Food supplies hadn’t yet become scarce in their part of the world, thanks to the copious rainfall through the summers, but eventually, even their food supplies would be compromised. Other parts of the world were little more than barren wastelands, either too arid or too swampy to grow crops. As food became more and more scarce, so would the animal population, and fresh meat would be hard to come by.

They no longer had the technology to use synthetic food sources, so as time went by, it would get harder and harder. Theirs might not be a dead world yet, but it was coming. The Warlords and Sirvani never remained in Ishtan. Once they got their supply of human flesh, they returned to their world and never stopped to think about what would happen if the demons continued to breed unchecked in Ishtan. Ishtan’s ecosystem hadn’t been created with demonkind in mind.

“We live now, but for how much longer, Eira? We’ll withstand this raid, and the next, and the next . . . but what about a few years down the road? We’ll start to starve. The snowcaps and rain still provide adequate water, but how much longer until the streams and rivers are as poisoned as the rest of the land?”

She had no answer for him, and dread lay in his belly like a jagged hunk of metal, cutting into him, weighing him down. The darkness that had been pushing at him for weeks felt like it was expanding, exploding. Like it was going to swallow him and everything around him whole.

Voice tight and raspy, he asked Eira, “We truly are running out of time, aren’t we?”

“Only the good Lord and his saints know the answer to that, Kalen. Time is of no consequence, though. If it is within our power to end this once and for all, it will happen when it is meant to and not according to some unseen timetable.”

She made it sound so simple, Kalen thought darkly. He turned back to look where the odd green lights continued to flicker sporadically in the sky. “Of no consequence,” he repeated.

Eira patted his shoulder. “Have heart, Kalen. We still live. While there is life, there is hope.” Then she hobbled off, leaving him alone to brood.

Kalen stared off into the bleak darkness. There was one simple, unsaid fact. As long as the gates existed, invaders from Anqar would continue to rain down holy hell on Kalen’s world.

There seemed to be only one solution: the Roinan Gate had to fall. It was the last remaining active gate that was strong enough to trigger the smaller gates throughout their world.

If the Roinan Gate fell . . . well, that was a hope that was actually worth believing in. If only they could figure how to make it happen.

Kalen found Lee sprawled facedown on his bunk, sleeping a deep, exhausted sleep. Her hair lay in a matted tangle around her shoulders and there wasn’t a visible inch that wasn’t dirty. Occasionally, a gentle, sighing kind of snore escaped her. Kalen lowered himself to the bunk, resting one hip on it as he brushed her hair back from her dirt-smudged face.

“Damn, Eira, what did you do to her?” he murmured.

A light touch on her mind showed him she was sleeping dreamlessly, so exhausted his touch never even stirred her.

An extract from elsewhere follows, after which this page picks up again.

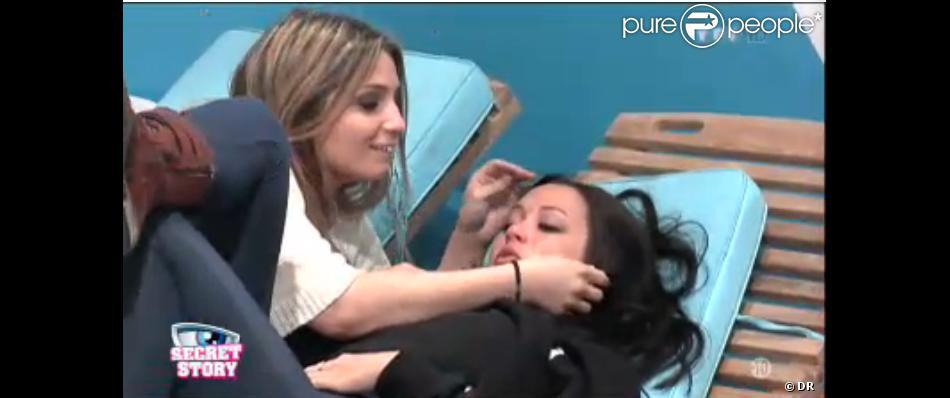 Emilie en larmes dans la quotidienne de Secret Story 7 sur TF1 le vendredi 12 juillet 2013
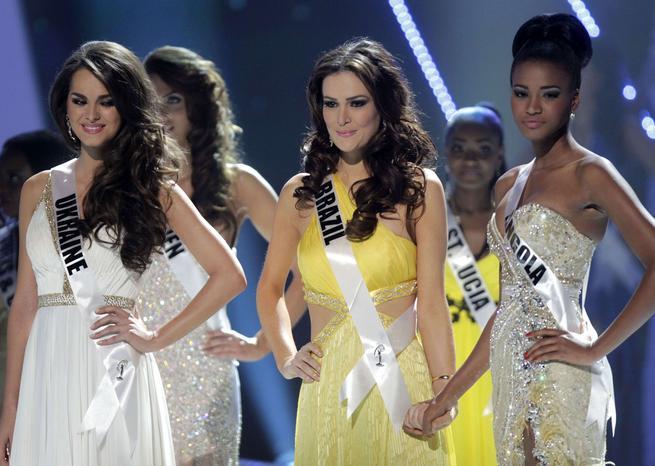 A cette heure-là, Miss Ukraine (première dauphine) et Miss Brésil (deuxième dauphine) rêvaient encore du titre de Miss Univers, remporté par Miss Angola <em>SIPA/Miss Angola,Miss Ukraine</em>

He rose and moved down to her feet, grasping one narrow ankle in his hand and loosening the laces that held the oversized shoes on her feet. One of the supply runners had her measurements. He’d hit his sources and try to find her a pair of shoes that fit, but for now, she had to make do with the boots. He tossed them aside and rolled her socks down, wincing as he saw the nasty blisters forming on the back of her heel.

Damn it, what he wouldn’t give for them to be able to use the synthit. He could just program in her sizes, and in a matter of moments, the synthit would have her a set of clothes and shoes that fit, not just stuff she had to borrow. But they couldn’t use most of their machinery. The vibrations were like a siren’s song for the wyrms.

Smaller equipment wasn’t too much trouble; solar power was safe, but anything large-scale was downright hazardous. Even if it hadn’t been such a danger with the wyrms, they had to conserve their supplies. If he used the synthit for Lee, then when there was a real emergency, what they needed might not be there. He couldn’t take away from somebody who would need it more just because he didn’t want to see Lee’s feet bruised and bloody.